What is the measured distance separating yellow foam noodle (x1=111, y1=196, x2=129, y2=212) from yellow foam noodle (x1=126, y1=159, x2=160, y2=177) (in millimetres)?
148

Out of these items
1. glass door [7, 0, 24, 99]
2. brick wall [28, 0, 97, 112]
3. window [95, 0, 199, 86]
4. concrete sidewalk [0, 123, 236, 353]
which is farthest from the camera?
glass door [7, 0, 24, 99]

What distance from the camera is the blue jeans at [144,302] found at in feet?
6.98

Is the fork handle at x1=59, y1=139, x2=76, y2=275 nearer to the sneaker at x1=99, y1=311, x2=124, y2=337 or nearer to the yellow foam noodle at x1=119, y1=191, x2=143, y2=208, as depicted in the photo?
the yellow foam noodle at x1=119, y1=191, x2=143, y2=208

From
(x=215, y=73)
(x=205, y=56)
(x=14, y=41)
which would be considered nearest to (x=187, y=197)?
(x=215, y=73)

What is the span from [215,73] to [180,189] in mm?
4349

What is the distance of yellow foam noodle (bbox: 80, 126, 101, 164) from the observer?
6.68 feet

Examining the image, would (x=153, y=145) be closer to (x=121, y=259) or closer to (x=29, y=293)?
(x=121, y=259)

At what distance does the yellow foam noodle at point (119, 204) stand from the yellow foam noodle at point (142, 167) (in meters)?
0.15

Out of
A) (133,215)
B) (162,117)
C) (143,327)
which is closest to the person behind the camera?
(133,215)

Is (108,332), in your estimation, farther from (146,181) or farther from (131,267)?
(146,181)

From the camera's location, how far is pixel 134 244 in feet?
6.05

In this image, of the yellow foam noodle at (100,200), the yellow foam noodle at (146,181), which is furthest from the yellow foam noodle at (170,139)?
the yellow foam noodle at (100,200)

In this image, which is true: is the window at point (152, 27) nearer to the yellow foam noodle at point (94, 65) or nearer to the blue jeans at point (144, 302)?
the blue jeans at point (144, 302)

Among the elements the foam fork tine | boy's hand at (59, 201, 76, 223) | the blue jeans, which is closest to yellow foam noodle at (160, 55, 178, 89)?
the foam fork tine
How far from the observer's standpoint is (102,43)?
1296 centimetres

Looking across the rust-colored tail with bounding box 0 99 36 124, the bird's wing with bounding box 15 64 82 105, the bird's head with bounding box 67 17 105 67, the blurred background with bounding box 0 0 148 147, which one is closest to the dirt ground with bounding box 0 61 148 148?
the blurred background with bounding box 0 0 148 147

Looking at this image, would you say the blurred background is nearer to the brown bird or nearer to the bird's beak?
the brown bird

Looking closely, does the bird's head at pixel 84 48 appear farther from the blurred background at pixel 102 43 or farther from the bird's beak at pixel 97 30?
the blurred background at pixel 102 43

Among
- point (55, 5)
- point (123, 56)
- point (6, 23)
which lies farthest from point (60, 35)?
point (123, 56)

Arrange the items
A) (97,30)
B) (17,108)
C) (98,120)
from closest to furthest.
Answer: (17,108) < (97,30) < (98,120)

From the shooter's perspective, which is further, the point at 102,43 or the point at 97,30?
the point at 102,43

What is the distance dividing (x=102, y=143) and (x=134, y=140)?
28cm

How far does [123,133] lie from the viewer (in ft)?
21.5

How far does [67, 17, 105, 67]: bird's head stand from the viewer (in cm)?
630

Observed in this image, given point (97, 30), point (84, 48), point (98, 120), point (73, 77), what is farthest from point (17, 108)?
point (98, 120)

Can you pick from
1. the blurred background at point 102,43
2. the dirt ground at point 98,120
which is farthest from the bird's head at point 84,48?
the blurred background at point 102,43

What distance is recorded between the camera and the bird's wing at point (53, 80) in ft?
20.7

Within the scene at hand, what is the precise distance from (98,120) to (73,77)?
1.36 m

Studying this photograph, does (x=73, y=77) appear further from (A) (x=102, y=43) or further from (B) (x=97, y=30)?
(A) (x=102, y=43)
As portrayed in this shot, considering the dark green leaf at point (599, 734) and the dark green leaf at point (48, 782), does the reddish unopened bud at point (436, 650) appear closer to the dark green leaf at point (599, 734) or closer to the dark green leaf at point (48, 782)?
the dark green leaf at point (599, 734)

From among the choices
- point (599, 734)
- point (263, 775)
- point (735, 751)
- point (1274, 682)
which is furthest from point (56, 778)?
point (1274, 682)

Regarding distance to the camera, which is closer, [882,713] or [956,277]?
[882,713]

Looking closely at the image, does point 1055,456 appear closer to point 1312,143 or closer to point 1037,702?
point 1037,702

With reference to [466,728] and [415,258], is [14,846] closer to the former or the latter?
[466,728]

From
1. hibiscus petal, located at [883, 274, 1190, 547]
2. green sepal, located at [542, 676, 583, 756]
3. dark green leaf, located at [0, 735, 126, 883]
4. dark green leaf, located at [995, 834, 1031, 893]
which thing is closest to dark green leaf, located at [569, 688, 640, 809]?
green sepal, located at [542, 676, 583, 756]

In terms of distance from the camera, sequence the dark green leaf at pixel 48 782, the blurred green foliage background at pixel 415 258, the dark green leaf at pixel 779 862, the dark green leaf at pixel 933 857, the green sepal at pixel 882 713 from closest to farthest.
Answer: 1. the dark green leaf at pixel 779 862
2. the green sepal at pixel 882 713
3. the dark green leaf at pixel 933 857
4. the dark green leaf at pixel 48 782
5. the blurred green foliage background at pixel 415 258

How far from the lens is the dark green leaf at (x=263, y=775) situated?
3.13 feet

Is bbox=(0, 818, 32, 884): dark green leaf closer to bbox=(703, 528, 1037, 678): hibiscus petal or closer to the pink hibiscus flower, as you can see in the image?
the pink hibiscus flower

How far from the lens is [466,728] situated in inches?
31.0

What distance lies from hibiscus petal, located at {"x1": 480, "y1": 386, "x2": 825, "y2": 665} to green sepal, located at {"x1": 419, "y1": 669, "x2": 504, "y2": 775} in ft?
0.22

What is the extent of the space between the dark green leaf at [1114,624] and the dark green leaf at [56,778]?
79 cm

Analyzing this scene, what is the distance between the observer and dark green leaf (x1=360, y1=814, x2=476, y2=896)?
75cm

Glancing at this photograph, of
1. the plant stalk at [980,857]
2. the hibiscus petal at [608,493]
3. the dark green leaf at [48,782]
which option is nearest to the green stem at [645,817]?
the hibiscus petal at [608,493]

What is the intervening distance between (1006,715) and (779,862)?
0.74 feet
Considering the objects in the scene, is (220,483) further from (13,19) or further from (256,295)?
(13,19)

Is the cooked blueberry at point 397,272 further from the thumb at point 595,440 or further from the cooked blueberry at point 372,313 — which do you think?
══════════════════════════════
WHAT IS BEING ASKED: Set out as a numbered list the lines from the start of the items through the line containing "1296 centimetres", leaving out any blank lines.

SOLUTION TO THIS TASK:
1. What is the measured distance separating yellow foam noodle (x1=111, y1=196, x2=129, y2=212) from yellow foam noodle (x1=126, y1=159, x2=160, y2=177) (in millimetres)?
2. 148
3. Out of these items
4. 1. glass door [7, 0, 24, 99]
5. 2. brick wall [28, 0, 97, 112]
6. 3. window [95, 0, 199, 86]
7. 4. concrete sidewalk [0, 123, 236, 353]
8. which is farthest from the camera?
9. glass door [7, 0, 24, 99]
10. What distance from the camera is the blue jeans at [144,302] found at in feet?
11. 6.98
12. Is the fork handle at x1=59, y1=139, x2=76, y2=275 nearer to the sneaker at x1=99, y1=311, x2=124, y2=337 or nearer to the yellow foam noodle at x1=119, y1=191, x2=143, y2=208, as depicted in the photo?
13. the yellow foam noodle at x1=119, y1=191, x2=143, y2=208
14. From
15. (x=215, y=73)
16. (x=205, y=56)
17. (x=14, y=41)
18. which would be considered nearest to (x=187, y=197)?
19. (x=215, y=73)
20. What is the span from [215,73] to [180,189] in mm?
21. 4349
22. What is the distance of yellow foam noodle (bbox: 80, 126, 101, 164) from the observer?
23. 6.68 feet
24. Examining the image, would (x=153, y=145) be closer to (x=121, y=259) or closer to (x=29, y=293)?
25. (x=121, y=259)
26. At what distance does the yellow foam noodle at point (119, 204) stand from the yellow foam noodle at point (142, 167) (in meters)?
27. 0.15
28. Out of
29. A) (133,215)
30. B) (162,117)
31. C) (143,327)
32. which is closest to the person behind the camera?
33. (133,215)
34. Is (108,332), in your estimation, farther from (146,181) or farther from (131,267)?
35. (146,181)
36. From the camera's location, how far is pixel 134 244 in feet?
37. 6.05
38. In this image, of the yellow foam noodle at (100,200), the yellow foam noodle at (146,181), which is furthest from the yellow foam noodle at (170,139)?
39. the yellow foam noodle at (100,200)
40. In this image, which is true: is the window at point (152, 27) nearer to the yellow foam noodle at point (94, 65) or nearer to the blue jeans at point (144, 302)?
41. the blue jeans at point (144, 302)
42. Among the elements the foam fork tine | boy's hand at (59, 201, 76, 223) | the blue jeans, which is closest to yellow foam noodle at (160, 55, 178, 89)?
43. the foam fork tine
44. How far from the observer's standpoint is (102,43)?
45. 1296 centimetres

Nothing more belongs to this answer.